Without the pictures, output the records below exactly as they are.

::: DATA FOR THIS EXERCISE :::

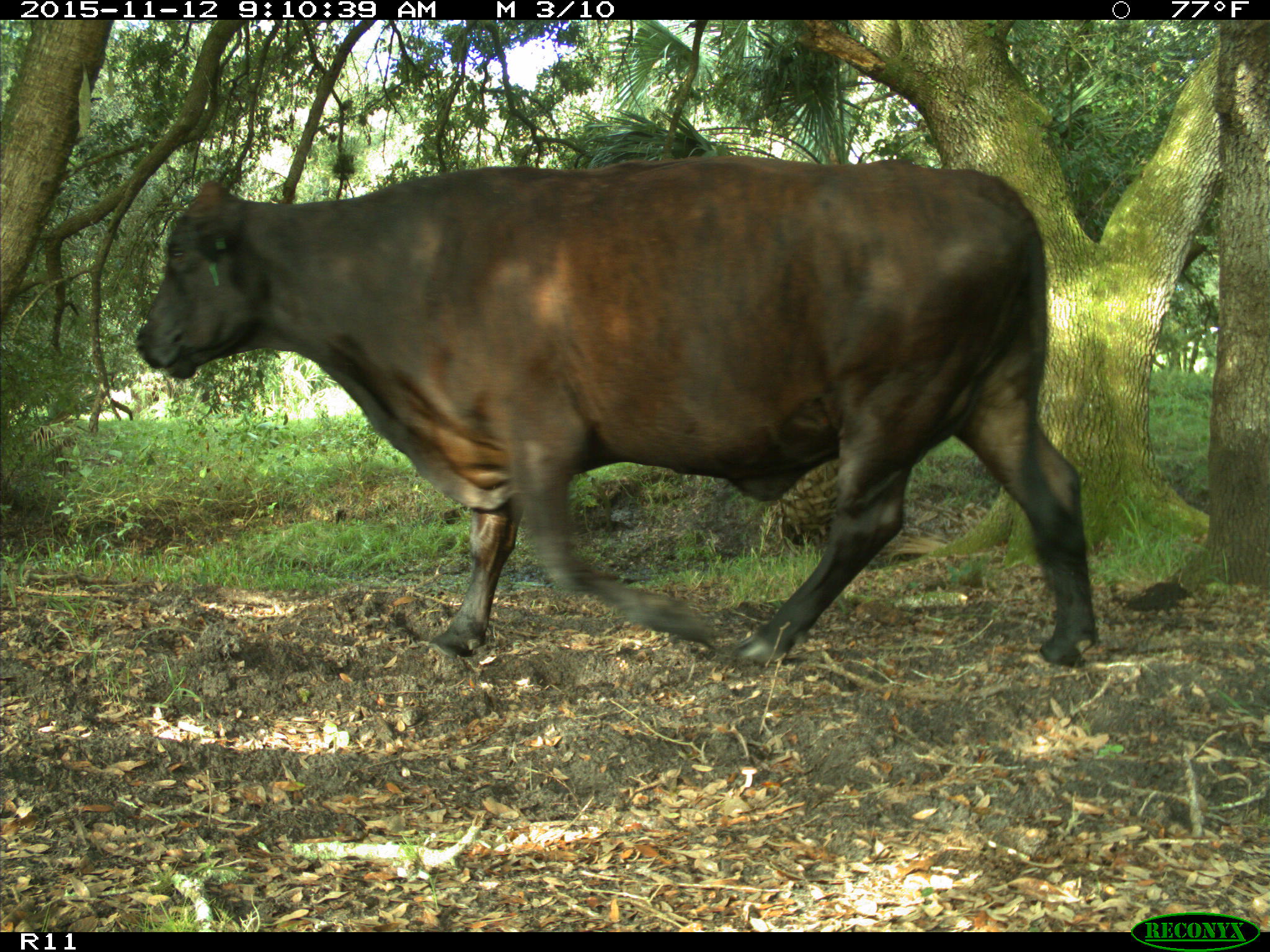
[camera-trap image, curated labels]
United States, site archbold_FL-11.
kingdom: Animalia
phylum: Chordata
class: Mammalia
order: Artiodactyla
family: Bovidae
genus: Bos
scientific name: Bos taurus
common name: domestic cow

:::

→ **SOLUTION FOR THIS PROBLEM**
[camera-trap image, curated labels]
United States, site archbold_FL-11.
kingdom: Animalia
phylum: Chordata
class: Mammalia
order: Artiodactyla
family: Bovidae
genus: Bos
scientific name: Bos taurus
common name: domestic cow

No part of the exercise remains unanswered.